The Faculty of Medicine and Health Sciences (FMHS) was well represented at this year’s McGill Alumni Association (MAA) Honour & Awards Celebration, which celebrates the work of students, faculty and staff, as well as of alumni and friends, who have made a significant impact on the University and community at large.


Sidney Leggett, who is Métis, an MSc student in the Department of Epidemiology, Biostatistics and Occupational Health at the School of Population and Global Health and a McCall MacBain Scholar, won the Chancellor Gretta Chambers Student Leadership Award for co-creating a course that offers graduate students at the School a wide-ranging introduction to Indigenous health.


Prior to the ceremony, which was held on May 7, 2024, at Le 9e, the recently restored Art Deco restaurant in the old Eaton’s department store, FMHS Focus caught up with Leggett.


Charting a new course

Sidney Leggett co-created with Josh Swain (MSc’23) and Vivian Qiang, along with faculty members from the FMHS, the course “Indigenous World Views in Health Delivery and Research,” which uses the prism of colonialism to better understand present-day Indigenous health.

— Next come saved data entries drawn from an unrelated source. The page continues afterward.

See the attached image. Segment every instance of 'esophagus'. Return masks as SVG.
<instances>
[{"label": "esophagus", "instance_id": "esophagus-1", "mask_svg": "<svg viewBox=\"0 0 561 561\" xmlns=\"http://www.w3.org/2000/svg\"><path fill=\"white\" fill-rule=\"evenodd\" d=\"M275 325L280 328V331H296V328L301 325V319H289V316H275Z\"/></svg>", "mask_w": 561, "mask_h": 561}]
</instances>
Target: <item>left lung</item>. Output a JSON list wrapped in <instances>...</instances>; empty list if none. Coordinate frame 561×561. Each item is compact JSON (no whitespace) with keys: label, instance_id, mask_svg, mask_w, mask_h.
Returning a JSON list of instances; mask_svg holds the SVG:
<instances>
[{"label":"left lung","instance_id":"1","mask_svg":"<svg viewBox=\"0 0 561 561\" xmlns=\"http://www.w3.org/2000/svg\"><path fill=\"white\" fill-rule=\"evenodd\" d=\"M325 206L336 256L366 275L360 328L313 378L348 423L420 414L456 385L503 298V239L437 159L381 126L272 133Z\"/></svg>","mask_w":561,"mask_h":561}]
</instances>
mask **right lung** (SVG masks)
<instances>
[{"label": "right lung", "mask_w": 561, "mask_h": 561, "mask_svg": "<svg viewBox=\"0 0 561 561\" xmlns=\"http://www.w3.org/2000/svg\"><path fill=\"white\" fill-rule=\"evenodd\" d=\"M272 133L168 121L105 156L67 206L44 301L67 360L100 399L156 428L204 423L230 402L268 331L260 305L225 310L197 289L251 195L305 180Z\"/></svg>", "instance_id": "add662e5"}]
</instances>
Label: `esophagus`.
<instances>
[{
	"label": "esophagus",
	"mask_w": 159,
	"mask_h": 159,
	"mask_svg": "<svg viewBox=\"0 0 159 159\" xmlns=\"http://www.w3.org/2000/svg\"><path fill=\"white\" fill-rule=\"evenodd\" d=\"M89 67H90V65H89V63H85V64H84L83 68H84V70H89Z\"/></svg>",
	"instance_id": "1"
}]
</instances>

Leggett calls it a crash course in relationship building with the Indigenous community. It’s hoped that offering more Indigenous-led classes will foster more inclusivity in the health professions and attract more Indigenous students to fields such as epidemiology and public health.


Her goal is to increase future policymakers’ awareness of Indigenous health care. Leggett expects that most alumni working in Canadian public health policy will eventually cross paths with the topic.


“If you don’t have an understanding of what Indigenous people of Canada went through with colonization and where the research climate is today, you’re going to make uninformed policy decisions left and right.”


She says the course, which she co-taught, also incorporates the research concept that sees communities as being fully capable of identifying their health priorities.


That’s something she will be putting into practice this summer as she returns to her native Winnipeg to work at the First Nations Health & Social Secretariat of Manitoba. While there, she will complete her master’s research, which concerns the opioid epidemic during the COVID-19 pandemic in First Nations communities in Manitoba.


 “I will be meeting with knowledge keepers to get a deeper understanding of what was happening in those times.” She hopes her research can help leaders in future crisis planning.


Leggett found her stride after switching from engineering at the University of Victoria to computer science at the University of Winnipeg. Her newfound talent for data and design helped revitalize the website at Turtle Lodge, run by the Sagkeeng First Nation, located 120 km north of Winnipeg. She also built what she called a story-catching site, sharing stories of Indigenous youth.


Leggett cites both her parents, Shannon and Sean, for the encouragement and examples that have led her to where she is now.


Her father is the director of mental health and addictions treatment and recovery for the Government of Manitoba. “His whole career path ended up following an advocacy route, doing addictions counselling and moving through the mental health and addictions world in government.” Her mother, she says, helped her stay authentic. “She passed on the importance of family and how to incorporate good values into the work I do. And to not take it too seriously.” 


A version of this article appeared in the May 27 edition of FMHS Focus.